Hope this is an alright area to place this.

I was pondering this concept, have been for a while now, that, in a sense, can we 'catch' poor mental health?

For example, many of us here would have considered ourselves mentally healthy or stable people before our relationships or run in's with BPD. Sure we would have some flaws or issues, perhaps making us more vulnerable, but generally speaking we lived relatively happy, normal lives. The exposure to a pwBPD has left many of us lost, depressed, anxious, paranoid, with post-traumatic stress and in one way or another we'll never be quite the same again.

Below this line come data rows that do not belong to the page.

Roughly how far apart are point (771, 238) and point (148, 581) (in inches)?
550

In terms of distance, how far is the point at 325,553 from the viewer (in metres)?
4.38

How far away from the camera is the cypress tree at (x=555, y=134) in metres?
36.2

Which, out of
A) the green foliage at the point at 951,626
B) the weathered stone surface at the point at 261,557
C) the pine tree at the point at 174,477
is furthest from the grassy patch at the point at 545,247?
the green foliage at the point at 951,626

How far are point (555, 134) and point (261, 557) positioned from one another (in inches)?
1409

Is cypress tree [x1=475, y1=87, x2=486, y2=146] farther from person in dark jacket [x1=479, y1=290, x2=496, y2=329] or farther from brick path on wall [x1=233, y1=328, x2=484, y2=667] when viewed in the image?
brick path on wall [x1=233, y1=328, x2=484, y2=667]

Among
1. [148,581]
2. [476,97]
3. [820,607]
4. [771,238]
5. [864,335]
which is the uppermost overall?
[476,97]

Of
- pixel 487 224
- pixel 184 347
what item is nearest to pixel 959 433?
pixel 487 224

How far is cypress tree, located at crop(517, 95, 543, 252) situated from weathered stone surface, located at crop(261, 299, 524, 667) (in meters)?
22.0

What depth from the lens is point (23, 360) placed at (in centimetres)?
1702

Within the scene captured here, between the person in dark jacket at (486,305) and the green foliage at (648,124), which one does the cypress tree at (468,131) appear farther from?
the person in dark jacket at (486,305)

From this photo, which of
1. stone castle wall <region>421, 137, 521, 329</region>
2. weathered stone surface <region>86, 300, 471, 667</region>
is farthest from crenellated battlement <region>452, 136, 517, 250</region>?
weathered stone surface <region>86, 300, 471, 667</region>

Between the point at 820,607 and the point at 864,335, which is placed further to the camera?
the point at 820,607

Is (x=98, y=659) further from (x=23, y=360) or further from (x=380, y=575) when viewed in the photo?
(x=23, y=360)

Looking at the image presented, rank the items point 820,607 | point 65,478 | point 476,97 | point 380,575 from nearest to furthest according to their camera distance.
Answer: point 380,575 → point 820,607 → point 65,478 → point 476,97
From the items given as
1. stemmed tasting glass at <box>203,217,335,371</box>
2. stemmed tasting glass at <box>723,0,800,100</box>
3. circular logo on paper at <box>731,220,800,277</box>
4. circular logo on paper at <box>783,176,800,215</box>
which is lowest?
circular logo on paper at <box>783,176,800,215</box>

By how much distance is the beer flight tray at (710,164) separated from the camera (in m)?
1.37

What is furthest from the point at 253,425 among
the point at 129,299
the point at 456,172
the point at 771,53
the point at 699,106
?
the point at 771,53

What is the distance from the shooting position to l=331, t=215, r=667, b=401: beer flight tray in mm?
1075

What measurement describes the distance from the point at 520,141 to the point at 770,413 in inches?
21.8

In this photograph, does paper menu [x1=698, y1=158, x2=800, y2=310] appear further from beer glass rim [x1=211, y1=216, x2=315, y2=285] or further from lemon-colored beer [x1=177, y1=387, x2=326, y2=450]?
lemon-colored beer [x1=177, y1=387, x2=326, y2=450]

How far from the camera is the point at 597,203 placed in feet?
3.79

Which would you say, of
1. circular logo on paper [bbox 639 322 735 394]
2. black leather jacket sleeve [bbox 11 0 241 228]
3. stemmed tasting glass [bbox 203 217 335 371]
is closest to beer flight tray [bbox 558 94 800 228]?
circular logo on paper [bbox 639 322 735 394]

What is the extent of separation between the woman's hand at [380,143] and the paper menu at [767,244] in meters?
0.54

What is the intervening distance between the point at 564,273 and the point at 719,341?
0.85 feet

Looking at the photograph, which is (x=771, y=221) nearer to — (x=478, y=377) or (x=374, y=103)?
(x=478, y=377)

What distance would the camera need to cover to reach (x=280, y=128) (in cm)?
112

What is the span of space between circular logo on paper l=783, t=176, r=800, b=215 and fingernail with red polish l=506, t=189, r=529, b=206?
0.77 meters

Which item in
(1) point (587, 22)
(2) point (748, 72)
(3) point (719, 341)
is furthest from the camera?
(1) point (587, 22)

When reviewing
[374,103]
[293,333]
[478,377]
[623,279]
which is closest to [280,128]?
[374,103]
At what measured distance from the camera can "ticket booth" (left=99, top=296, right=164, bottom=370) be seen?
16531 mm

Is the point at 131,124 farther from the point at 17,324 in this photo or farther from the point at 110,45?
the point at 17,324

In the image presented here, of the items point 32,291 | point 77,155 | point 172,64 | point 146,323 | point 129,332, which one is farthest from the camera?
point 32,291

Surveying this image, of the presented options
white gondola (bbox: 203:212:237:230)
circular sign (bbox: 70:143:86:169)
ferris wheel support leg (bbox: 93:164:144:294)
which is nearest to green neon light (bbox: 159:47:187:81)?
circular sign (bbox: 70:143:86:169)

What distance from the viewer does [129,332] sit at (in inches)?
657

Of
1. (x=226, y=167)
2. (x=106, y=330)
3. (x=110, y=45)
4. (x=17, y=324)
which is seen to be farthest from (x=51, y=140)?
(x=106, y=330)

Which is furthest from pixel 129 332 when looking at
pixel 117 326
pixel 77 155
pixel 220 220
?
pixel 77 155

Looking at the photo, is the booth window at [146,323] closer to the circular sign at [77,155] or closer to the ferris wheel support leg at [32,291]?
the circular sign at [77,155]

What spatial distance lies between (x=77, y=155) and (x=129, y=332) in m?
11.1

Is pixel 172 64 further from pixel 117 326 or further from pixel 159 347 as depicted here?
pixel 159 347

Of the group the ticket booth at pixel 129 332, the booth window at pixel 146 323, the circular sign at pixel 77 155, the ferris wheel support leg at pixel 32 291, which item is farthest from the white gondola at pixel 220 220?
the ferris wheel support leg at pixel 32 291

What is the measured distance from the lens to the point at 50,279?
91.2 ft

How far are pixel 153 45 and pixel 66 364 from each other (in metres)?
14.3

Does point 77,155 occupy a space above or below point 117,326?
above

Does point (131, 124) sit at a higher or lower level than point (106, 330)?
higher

I for one have been acting out a LOT over the past year in ways I never knew I was capable of. I have a much shorter temper, bad paranoia, waves of very intense negative emotions, high defense and am all around a lot less emotionally available than I was before. I am working on it but it is hard to kick and feels very foreign.

Similarly, it has been discussed before that BPD is a learned behaviour, induced via trauma and exposure to intense negative actions as a child. I'm sure we can all agree anyone who induces purposeful trauma on a young child must have a degree of mental health problems.

So an abuser abuses another person, gives them trauma, stress, anxiety and creates a negative impact on their mental health. This person goes on to abuse others, whether as a channel for pain or stress, to protect themselves or because they have learned that the abuse is 'acceptable/normal'. They impact on another's mental health in a bad way and the cycle continues on and on.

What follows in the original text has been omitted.